» Instruction:
Which lines of the data below contain the word "foliage", with case taken into account? Copy out each of those lines.

» Information provided:

________

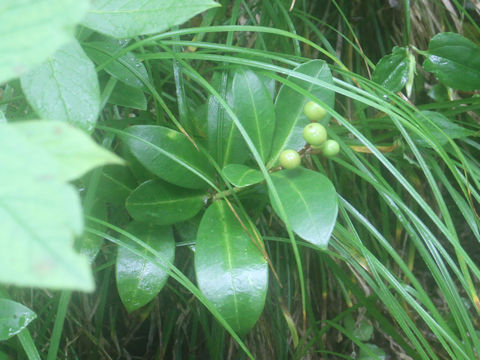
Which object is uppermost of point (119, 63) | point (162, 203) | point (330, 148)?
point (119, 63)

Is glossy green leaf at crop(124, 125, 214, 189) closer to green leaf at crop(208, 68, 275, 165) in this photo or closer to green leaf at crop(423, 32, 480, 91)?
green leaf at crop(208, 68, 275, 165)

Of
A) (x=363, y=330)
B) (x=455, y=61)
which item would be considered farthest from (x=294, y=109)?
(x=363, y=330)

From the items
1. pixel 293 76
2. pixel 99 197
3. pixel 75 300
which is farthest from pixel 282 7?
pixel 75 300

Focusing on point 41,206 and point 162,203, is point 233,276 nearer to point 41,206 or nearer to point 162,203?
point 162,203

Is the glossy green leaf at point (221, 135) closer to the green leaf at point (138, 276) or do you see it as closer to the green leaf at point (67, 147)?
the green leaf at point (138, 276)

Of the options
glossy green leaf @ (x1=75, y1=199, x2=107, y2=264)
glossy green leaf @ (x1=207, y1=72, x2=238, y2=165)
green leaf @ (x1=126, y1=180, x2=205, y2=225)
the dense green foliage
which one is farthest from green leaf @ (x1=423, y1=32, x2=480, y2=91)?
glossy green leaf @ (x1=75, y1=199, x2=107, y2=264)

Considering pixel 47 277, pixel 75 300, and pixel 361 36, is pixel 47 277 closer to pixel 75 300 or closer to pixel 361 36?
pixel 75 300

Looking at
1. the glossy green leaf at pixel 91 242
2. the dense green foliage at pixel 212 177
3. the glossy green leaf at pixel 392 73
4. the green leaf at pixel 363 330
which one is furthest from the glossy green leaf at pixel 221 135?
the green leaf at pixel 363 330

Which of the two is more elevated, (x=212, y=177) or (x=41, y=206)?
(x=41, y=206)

________

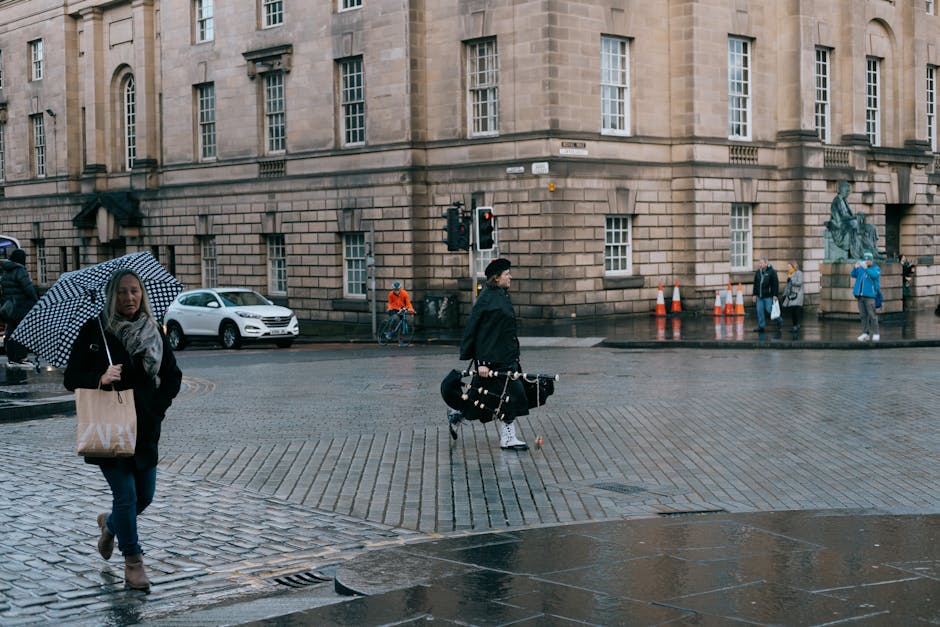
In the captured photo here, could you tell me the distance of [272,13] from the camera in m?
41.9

________

» The answer:
the dense green foliage
2. the dense green foliage at pixel 212 177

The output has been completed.